> **EXERCISE**: Collect every line in the entries below that contains the word "pixel". Case counts, so match only that exact capitalization.

○ ○ ○

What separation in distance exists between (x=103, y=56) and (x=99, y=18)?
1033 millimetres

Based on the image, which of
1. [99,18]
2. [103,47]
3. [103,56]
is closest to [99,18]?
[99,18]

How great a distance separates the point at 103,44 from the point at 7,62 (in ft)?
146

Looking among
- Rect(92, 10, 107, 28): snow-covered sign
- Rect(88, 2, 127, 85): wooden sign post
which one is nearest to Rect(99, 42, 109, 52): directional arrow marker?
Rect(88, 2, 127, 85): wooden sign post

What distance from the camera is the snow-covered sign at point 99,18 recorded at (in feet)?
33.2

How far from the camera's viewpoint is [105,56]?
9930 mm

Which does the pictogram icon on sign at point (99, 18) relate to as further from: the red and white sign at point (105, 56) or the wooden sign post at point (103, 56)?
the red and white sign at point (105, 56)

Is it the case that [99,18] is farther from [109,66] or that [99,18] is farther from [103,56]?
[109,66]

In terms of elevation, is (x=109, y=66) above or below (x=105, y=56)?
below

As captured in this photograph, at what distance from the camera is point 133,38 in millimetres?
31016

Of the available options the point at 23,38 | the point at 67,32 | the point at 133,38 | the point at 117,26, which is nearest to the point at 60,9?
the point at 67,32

○ ○ ○

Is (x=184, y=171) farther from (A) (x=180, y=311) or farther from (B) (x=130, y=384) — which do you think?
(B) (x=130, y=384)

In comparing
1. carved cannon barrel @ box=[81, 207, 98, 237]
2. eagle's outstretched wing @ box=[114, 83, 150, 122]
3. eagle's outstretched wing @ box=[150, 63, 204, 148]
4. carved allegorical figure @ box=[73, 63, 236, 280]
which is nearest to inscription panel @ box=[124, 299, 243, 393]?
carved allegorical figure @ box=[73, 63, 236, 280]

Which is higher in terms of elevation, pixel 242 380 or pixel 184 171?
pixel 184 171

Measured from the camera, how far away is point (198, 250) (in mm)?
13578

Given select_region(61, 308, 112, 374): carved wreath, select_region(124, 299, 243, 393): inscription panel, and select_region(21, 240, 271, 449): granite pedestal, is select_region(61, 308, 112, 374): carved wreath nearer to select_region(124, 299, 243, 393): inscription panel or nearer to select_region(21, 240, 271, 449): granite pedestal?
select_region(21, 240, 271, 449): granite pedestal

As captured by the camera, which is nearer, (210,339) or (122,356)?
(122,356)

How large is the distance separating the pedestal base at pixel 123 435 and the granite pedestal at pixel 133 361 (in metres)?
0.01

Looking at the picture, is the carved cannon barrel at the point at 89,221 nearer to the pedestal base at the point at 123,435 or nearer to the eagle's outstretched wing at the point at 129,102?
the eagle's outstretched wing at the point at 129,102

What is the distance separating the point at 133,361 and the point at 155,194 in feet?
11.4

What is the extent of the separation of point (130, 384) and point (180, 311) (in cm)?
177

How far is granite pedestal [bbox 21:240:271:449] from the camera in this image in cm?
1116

○ ○ ○

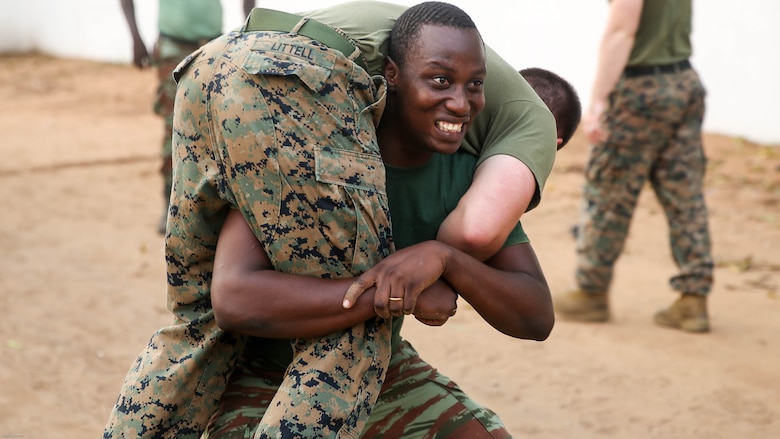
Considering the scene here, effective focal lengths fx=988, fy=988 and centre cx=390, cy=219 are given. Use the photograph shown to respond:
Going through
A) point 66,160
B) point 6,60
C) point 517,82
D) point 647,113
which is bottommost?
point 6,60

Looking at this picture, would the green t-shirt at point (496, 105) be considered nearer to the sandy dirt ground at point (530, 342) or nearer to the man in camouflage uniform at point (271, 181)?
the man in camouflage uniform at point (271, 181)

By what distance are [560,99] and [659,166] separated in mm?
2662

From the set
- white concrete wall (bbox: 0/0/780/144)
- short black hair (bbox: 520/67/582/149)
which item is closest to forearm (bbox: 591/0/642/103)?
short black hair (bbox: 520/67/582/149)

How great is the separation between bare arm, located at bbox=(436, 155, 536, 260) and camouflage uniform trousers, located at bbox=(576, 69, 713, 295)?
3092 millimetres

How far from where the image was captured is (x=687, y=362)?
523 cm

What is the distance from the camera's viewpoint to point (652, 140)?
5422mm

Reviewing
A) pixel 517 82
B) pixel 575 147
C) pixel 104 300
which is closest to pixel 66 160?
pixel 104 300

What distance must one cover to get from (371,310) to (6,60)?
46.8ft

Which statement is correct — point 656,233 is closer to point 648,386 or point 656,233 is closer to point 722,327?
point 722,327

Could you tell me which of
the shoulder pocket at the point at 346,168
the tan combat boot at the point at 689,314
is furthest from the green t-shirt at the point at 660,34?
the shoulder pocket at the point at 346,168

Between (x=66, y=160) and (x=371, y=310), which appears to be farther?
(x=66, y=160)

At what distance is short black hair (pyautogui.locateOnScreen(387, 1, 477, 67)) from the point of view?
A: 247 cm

○ ○ ○

> **SOLVED PROBLEM**:
Which is higher in terms of elevation, pixel 242 380 or pixel 184 171?
pixel 184 171
How large is the distance separating the pedestal base at pixel 123 435 and the granite pedestal at pixel 133 361 (in metres)?
A) pixel 517 82
B) pixel 575 147
C) pixel 104 300
which is closest to pixel 66 160?
pixel 104 300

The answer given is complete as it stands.